Con i sacchetti siamo arrivati alla frutta
Nell’isteria collettiva dell’indignazione pilotata dagli algoritmi di Facebook, ci siamo dimenticati che il sacchetto biodegradabile sarebbe il prezzo minimo da pagare per la pessima abitudine di comprare la frutta e la verdura dalla grande distribuzione, che sfrutta e spreme il lavoro dei dipendenti e degli agricoltori, e che ci riempie di imballaggi inutili: c’inonda di plastica superflua che, prima o poi, sfugge al nostro controllo, si va a tuffare in mare – indisciplinata come un bambino incurante alle raccomandazioni di non farsi il bagno dopo aver mangiato un quarto di focaccia – e va a formare continenti interi di rifiuti galleggianti nell’oceano.
Recentemente ho firmato e finanziato – sì: finanziato, nel senso che ho versato una quota a sostegno, e non di soli due centesimi – una petizione di Greenpeace, che mira a sensibilizzare i governi della UE a legiferare per disincentivare la produzione di imballaggi superflui.

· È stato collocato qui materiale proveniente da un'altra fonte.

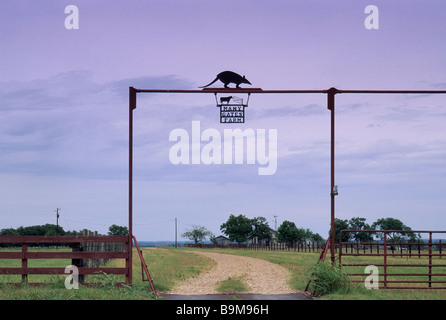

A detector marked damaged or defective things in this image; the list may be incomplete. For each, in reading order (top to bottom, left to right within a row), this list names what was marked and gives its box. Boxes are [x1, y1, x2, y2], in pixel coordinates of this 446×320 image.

rusty metal gate [338, 229, 446, 288]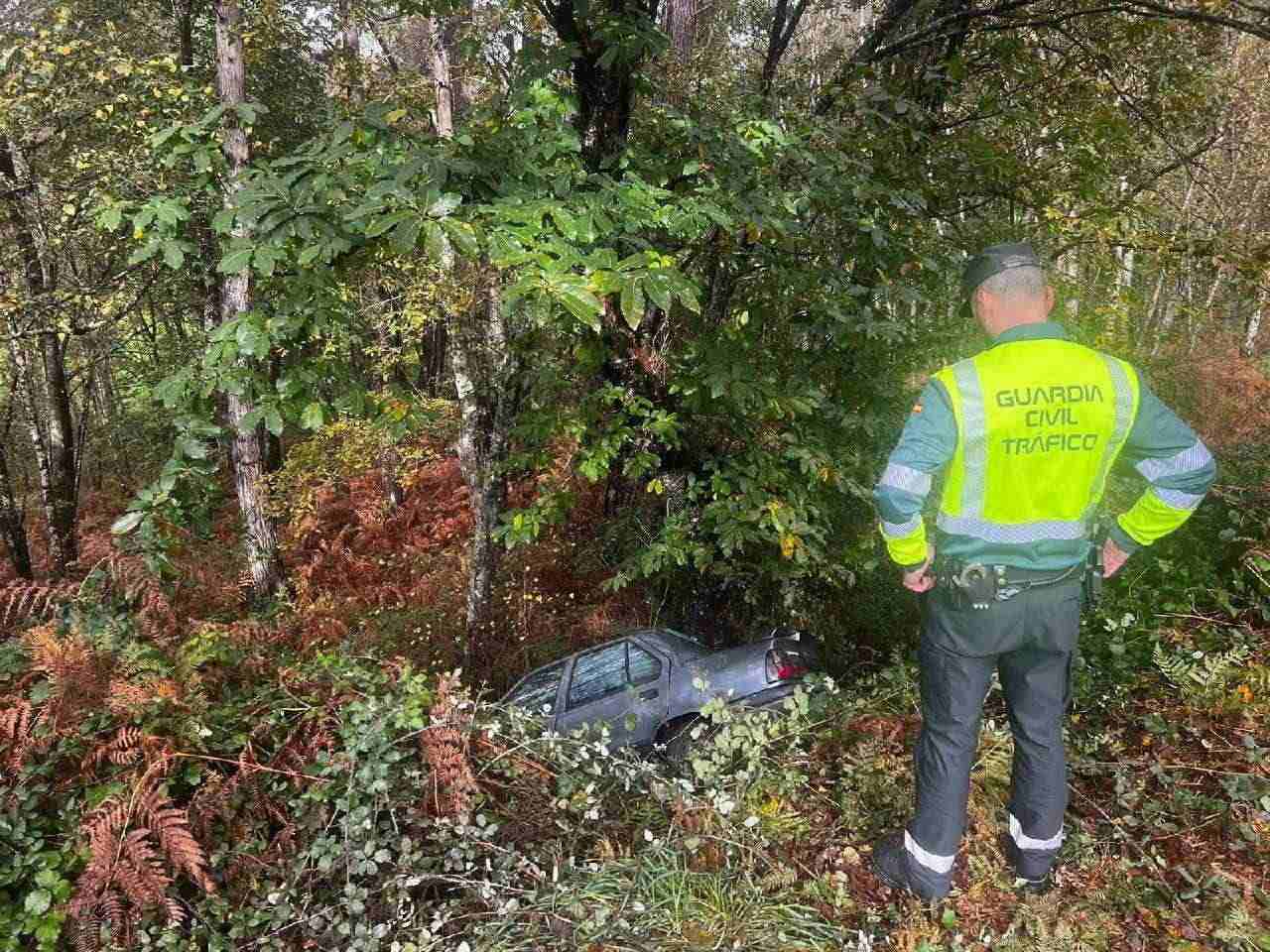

Ma, del resto, siamo nel paese che ha stabilizzato l’abitudine folle di andare a comprare il bene che ha più facilmente a disposizione – quasi gratis – a casa: l’acqua potabile. Siamo nel paese che s’indigna periodicamente per i tentativi di privatizzare gli acquedotti, ma poi compie il gesto scellerato di alimentare una catena che consuma energia per l’imbottigliamento e gasolio per distribuire le bottiglie di acqua nei supermercati. E poi, ogni famiglia, consuma altro gasolio per andarsela a comprare, a volte mettendo anche a repentaglio la schiena per sollevare il peso dei fardelli. Tutto questo quando la si potrebbe avere, semplicemente, aprendo il rubinetto. A costo irrisorio e di qualità superiore.
Chi ci costringe a comprare la frutta e la verdura al supermercato? Chi ci costringe a metterla in quei sacchetti maledettamente inquinanti? Sarebbe così semplice e salutare – per l’ambiente e per il nostro organismo – un’inversione di rotta: tornare a comprare al mercato, portarsi dietro delle borse riutilizzabili. Meglio ancora: tornare a comprarla direttamente dal contadino, di cui ci fidiamo, bypassando una catena distributiva che mangia i suoi profitti costringendolo a massificare la produzione, a scapito di genuinità e qualità.
Sarebbe così semplice dedicare a pensare quel tempo che usiamo per indignarci cliccando su “condividi”.